LPA informed Director Gould that the overall capacity will be reduced due to the preschool changing location inside the facility. LPA also informed Director that today's inspection is an assumption based on current observations. It is possible that the room capacity numbers may change (up or down) depending on how things are set up.

Note: The final capacity will based on actual measurements conducted.

*Please note Linda Keiles is not the Administrator and this will be changed to Emily Gould.
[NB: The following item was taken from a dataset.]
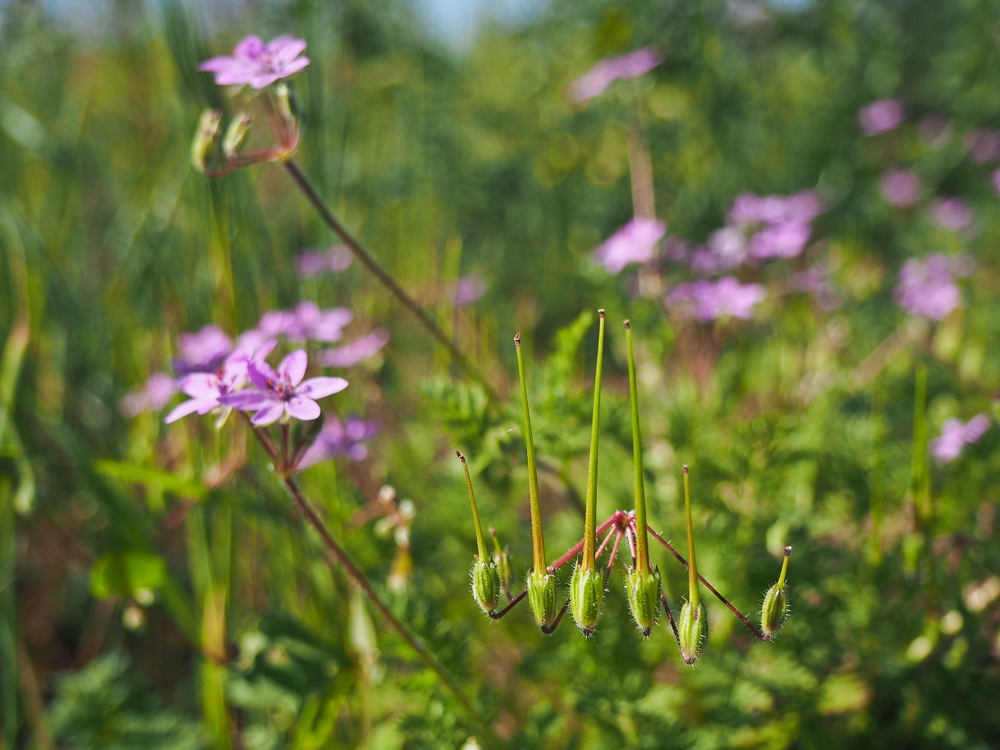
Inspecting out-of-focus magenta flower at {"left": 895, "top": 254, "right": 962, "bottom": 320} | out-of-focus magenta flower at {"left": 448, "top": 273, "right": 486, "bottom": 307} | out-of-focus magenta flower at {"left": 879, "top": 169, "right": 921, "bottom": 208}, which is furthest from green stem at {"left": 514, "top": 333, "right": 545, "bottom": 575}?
out-of-focus magenta flower at {"left": 879, "top": 169, "right": 921, "bottom": 208}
Exit interview was conducted with Director Gould. The Notice of Site Visit (LIC 9213) – must remain posted for 30 days during the hours of operation after each site inspection by a licensing representative. Failure to maintain posting as will result in a $100 civil penalty.
SUPERVISOR'S NAME: Karen ChambersTELEPHONE: (323) 980-4934
LICENSING EVALUATOR NAME: Warren BirksTELEPHONE: 323-981-3373
LICENSING EVALUATOR SIGNATURE:
DATE: 12/15/2022
I acknowledge receipt of this form and understand my licensing appeal rights as explained and received.
FACILITY REPRESENTATIVE SIGNATURE:
DATE: 12/15/2022
This report must be available at Child Care and Group Home facilities for public review for 3 years.